You have advised us that in those limited cases where the waterboard would be used, it would be used only in direct combination with two other techniques, dietary manipulation and sleep deprivation. See April 22 [delete] Fax at 3-4. While an individual is physically on the waterboard, the CIA does not use the attention grasp, walling, the facial hold, the facial or insult slap, the abdominal slap, cramped confinement, wall standing, stress positions, or water dousing, though some or all of these techniques may be used with the individual before the CIA needs to resort to the waterboard, and we understand it is possible that one or more of these techniques, might be used on the same day as a waterboard session, but separately from that session and not in conjunction with the waterboard. See id at 3.
As we discussed in Techniques, you have informed us that an individual undergoing the waterboard is always placed on a fluid diet before he may be subjected to the waterboard in order to avoid aspiration of food matter. The individual is kept on the fluid diet throughout the period the waterboard is used. For this reason, and in this way, the waterboard is used in combination with dietary manipulation. See April 22 [delete] Fax at 3.
You have also described how sleep deprivation may be used prior to and during the waterboard session. Id. at 4. We understand that the time limitation on use of sleep deprivation, as set forth in Techniques, continues to be strictly monitored and enforced when sleep deprivation is used in combination with the waterboard (as it is when used in combination with other techniques). See April 22 [delete] Fax at 4. You have also informed us that there is no evidence in literature or experience that sleep deprivation exacerbates any harmful effects of the waterboard, though it does reduce the detainee's will to resist and thereby contributes to the effectiveness of the waterboard as an interrogation technique. Id. As in Techniques, we understand that in the event the detainee were perceived to be unable to withstand the effects of the waterboard for any reason, any member of the interrogation team has the obligation to intervene and, if necessary, to halt the use of the waterboard. See April 22 [delete] Fax at 4.

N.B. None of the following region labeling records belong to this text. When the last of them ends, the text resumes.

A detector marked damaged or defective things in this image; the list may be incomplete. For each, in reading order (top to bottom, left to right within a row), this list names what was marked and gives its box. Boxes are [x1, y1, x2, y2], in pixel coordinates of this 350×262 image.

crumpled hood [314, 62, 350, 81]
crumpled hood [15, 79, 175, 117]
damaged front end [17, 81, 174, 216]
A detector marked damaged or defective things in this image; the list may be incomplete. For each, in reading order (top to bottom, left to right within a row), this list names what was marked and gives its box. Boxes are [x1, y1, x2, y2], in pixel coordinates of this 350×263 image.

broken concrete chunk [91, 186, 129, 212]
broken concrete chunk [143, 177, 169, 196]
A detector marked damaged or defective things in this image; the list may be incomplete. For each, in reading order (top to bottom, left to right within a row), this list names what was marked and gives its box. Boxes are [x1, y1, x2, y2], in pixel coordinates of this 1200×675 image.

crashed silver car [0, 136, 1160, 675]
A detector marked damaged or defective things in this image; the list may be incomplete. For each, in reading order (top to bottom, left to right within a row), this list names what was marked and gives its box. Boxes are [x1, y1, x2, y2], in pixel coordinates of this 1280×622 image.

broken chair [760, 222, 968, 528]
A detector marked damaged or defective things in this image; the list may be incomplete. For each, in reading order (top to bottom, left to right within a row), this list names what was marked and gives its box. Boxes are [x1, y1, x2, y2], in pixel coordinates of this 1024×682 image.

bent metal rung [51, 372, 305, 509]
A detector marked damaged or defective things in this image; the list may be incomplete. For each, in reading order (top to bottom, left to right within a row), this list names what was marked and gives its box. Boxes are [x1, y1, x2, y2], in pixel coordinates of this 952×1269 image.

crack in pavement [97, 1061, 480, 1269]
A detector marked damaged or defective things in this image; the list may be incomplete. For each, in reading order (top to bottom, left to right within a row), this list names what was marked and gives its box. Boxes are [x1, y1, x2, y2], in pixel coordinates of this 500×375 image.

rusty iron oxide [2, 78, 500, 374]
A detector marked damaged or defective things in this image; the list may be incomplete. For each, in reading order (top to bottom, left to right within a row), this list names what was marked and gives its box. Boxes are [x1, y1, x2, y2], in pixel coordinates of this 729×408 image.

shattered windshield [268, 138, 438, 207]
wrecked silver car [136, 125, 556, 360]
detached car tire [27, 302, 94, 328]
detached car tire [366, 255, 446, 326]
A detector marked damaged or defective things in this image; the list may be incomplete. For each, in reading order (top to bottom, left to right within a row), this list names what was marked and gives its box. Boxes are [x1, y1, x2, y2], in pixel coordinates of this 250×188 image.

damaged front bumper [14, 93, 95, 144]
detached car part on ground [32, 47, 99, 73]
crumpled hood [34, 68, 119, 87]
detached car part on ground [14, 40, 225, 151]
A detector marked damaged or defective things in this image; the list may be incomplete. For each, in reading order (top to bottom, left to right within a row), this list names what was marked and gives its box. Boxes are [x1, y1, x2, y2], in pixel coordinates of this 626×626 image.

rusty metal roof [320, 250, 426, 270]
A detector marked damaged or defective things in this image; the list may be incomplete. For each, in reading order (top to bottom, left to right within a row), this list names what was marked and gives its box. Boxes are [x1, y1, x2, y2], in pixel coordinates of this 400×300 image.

The issue of the combined effects of interrogation techniques raises complex and difficult questions and comes to us in a less precisely defined form than the questions treated in our earlier opinions about individual techniques. In evaluating individual techniques, we turned to a body of experience developed in the use of analogous techniques in military training by the United States, to medical literature, and to the judgment of medical personnel. Because there is less certainty and definition about the use of techniques in combination, it is necessary to draw more inferences in assessing what may be expected. You have informed us that, although "the exemplar [that is, the prototypical interrogation] is a fair representation of how these techniques are actually employed," "there is no template or script that states with certainty when and how these techniques will be used in combination during interrogation." Background Paper at 17. Whether any other combination of techniques would, in the relevant senses, be like the ones presented -- whether the combination would be no more likely to cause severe physical or mental pain or suffering within the meaning of sections 2340-2340A -- would be a question that cannot be assessed in the context of the present legal opinion. For that reason, our advice does not extend to combinations of techniques unlike the ones discussed here. For the same reason, it is especially important that the CIA use great care in applying these various techniques in combination in a real-world scenario, and that the members of the interrogation team, and the attendant medical staff, remain watchful for indications that the use of techniques in combination may be having unintended effects, so that the interrogation regimen may be altered or halted, if necessary, to ensure that it will not result in severe physical or mental pain or suffering to any detainee in violation of 18 U.S. C. §§ 2340-2340A.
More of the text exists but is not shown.